San Francisco police chief assures public that hosing incident outside gallery under investigation

Homeless woman hosed down: San Francisco Police Chief, city leaders talk about next steps

SAN FRANCISCO -- San Francisco chief of police on Wednesday assured the public outraged over a gallery owner spraying a homeless woman with a hose earlier this week that the incident is being investigated.

Video captured the gallery owner -- identified as Collier Gwin, owner and operator of Foster Gwin Gallery on Montgomery Street in the city's Financial District -- spraying a homeless woman with a garden hose late Monday morning.

SFPD chief Bill Scott CBS

Gwin has since spoke to a number of news media outlets, including CBS Bay Area, to apologize for the incident in the wake of multiple death threats.

ALSO READ: 'I can't defend that,' says art gallery owner after outrage over spraying homeless woman with hose

SFPD Chief Bill Scott addressed the incident on Twitter Wednesday in addition to speaking to the press. He noted that the incident was being handled by the SFPD Investigations Bureau.

"I understand that there is frustration out there and there is an impulse to act. Right now, what we need is civility. If you are frustrated with a situation, please do not act on your anger," the thread on Twitter read. "Take a step back and call the police so we can help. That is why we are here."

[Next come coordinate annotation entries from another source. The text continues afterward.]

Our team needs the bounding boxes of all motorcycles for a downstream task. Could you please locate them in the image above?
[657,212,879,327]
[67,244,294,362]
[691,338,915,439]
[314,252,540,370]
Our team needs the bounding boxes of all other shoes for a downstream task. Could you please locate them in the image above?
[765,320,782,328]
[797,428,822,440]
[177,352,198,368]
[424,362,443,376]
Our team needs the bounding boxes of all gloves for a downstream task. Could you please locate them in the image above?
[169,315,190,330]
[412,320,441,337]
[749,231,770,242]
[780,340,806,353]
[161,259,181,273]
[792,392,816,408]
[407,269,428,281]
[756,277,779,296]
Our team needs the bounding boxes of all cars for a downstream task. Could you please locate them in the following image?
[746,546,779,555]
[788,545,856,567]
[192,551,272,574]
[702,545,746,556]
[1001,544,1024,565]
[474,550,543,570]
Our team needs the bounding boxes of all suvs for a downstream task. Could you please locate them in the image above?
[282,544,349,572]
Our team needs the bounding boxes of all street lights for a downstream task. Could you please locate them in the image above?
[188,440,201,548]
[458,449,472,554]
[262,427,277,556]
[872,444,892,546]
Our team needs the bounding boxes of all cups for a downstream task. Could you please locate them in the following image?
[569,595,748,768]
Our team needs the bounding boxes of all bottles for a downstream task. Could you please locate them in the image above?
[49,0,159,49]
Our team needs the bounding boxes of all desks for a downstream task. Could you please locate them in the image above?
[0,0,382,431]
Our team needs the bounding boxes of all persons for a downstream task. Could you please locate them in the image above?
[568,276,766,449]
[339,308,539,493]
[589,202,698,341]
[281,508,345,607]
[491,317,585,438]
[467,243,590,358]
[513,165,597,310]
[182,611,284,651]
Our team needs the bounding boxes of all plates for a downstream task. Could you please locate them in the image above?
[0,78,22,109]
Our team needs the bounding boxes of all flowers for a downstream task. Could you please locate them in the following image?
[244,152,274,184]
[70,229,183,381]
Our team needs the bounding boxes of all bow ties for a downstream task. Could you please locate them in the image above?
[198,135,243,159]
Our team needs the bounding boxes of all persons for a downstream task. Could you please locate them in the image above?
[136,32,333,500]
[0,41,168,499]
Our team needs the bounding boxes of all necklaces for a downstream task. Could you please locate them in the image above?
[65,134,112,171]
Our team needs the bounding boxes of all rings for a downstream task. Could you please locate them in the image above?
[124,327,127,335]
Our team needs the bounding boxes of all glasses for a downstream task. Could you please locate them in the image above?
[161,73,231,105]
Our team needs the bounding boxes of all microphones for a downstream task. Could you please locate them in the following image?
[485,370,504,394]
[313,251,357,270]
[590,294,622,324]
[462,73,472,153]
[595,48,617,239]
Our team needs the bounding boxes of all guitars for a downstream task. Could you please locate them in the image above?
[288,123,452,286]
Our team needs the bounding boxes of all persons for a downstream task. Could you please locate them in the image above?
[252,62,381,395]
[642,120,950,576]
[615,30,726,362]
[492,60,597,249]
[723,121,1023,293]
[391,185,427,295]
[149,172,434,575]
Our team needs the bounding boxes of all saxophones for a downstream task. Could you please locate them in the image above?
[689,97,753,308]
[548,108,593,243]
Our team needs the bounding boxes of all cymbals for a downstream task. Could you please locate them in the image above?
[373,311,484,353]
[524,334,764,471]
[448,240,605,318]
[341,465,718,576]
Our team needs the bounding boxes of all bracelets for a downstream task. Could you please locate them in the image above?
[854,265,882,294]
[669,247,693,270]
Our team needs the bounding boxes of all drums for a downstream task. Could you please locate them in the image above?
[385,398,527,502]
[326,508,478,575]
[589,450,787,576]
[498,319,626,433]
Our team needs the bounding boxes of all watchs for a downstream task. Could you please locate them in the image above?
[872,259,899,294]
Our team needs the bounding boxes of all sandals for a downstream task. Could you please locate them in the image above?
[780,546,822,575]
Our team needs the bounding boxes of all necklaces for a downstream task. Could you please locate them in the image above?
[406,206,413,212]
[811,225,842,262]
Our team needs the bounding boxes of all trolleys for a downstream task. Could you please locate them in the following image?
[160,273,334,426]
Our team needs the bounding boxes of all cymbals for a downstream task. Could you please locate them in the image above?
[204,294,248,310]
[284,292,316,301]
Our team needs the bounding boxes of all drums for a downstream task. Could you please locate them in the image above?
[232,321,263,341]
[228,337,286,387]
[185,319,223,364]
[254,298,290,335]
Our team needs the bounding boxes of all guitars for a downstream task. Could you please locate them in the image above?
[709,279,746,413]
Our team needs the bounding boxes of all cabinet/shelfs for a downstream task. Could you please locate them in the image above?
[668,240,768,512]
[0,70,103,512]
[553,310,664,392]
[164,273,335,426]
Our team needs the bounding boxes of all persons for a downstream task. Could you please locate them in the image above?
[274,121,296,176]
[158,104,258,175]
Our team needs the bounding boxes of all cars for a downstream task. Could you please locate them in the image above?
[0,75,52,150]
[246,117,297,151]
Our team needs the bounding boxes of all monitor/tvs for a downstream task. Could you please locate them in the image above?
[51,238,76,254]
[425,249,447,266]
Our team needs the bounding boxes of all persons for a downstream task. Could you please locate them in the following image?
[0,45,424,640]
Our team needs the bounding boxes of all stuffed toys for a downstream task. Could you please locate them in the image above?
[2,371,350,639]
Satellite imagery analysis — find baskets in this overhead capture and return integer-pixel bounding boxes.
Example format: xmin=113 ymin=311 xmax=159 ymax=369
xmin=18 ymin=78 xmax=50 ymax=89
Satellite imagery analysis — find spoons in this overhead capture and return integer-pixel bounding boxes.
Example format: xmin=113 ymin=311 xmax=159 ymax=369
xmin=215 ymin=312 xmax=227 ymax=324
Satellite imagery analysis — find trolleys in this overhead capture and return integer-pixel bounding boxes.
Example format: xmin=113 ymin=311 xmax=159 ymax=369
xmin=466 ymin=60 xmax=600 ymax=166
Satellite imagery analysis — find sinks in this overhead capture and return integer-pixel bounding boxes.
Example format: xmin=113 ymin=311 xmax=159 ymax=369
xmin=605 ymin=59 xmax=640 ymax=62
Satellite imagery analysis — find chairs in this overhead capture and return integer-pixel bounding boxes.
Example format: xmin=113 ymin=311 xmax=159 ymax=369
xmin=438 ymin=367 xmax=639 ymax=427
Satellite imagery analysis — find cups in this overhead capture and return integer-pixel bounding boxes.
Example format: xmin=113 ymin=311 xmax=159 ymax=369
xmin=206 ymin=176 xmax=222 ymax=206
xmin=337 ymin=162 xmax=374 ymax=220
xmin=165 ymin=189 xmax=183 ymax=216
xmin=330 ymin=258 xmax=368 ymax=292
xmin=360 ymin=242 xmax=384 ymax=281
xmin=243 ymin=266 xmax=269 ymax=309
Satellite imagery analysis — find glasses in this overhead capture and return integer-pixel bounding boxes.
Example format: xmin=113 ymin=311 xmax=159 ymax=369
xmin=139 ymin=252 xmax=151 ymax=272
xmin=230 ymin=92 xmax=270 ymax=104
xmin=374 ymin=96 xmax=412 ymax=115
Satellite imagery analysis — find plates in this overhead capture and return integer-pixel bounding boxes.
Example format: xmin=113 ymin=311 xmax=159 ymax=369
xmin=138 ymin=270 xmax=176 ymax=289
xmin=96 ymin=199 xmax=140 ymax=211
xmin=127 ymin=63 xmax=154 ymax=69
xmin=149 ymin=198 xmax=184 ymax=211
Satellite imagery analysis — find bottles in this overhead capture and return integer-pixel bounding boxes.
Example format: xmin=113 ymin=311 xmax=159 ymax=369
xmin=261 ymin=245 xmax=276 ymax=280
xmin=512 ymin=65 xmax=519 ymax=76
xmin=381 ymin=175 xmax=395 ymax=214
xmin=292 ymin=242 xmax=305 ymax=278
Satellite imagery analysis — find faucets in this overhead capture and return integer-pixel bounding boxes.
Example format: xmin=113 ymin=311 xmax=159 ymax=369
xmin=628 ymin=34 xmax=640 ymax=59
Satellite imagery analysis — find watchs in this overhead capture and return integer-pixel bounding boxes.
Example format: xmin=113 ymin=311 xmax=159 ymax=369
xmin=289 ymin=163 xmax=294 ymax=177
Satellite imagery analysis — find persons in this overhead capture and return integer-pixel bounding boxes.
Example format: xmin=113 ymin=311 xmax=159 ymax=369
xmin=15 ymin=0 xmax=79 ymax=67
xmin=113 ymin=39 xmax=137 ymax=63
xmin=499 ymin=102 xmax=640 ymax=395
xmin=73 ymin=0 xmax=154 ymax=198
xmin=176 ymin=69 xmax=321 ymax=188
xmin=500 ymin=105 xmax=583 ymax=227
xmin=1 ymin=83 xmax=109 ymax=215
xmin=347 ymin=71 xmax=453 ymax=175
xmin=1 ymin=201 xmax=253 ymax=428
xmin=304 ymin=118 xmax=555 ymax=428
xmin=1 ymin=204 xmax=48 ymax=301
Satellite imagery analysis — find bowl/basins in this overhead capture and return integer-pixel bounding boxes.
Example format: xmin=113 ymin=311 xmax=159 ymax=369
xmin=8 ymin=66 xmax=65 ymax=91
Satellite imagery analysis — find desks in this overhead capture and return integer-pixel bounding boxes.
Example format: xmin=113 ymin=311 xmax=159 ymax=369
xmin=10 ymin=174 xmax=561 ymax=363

During an interview, Scott also called on locals not to get inflamed by the video.

"It's also the people that are seeing these videos that have now gone viral. Don't act on your anger and frustration because you're only going to make matters worse," Scott said.

Wednesday, there was an SFPD cruiser parked outside of the gallery where the incident happened.

The Monday incident has many people -- including San Francisco Supervisor Aaron Peskin -- demanding charges be brought against Gwin.

Peskin, whose district includes the Jackson Square gallery,  says the woman is getting treatment from the public health department.

State Senator Scott Weiner said the water-spraying video epitomizes the city's failures.

"We're creating a tinderbox out there. People are incredibly frustrated with how things are playing out on our streets," said Wiener. "And we have not done enough to expand shelter, to expand mental health beds. I know the mayor is working very hard to do that, but we have to do more and we have to do it faster."

Rev. Amos Brown, president of the San Francisco branch of the NAACP, called the video "an immensely disturbing image of violence and inhumanity."

"They (the images) are especially disturbing as we approach the holiday marking Dr. Martin Luther King, Jr.'s birthday," his statement read. "As a Black man who was active in the fight for Civil Rights in the 50s and 60s, the scene was chillingly reminiscent of the images of 'Bull' Conner turning the fire-hoses on Black protesters in Birmingham in 1963. Those images, broadcast on national television, were a powerful wake-up call for change and led directly to the passage of the Civil Rights Act the following year."

"The images in San Francisco today must be a similar wake-up call for change. It's past time for the City to fully enact the Care Not Cash program that I first proposed when I was on the Board of Supervisors."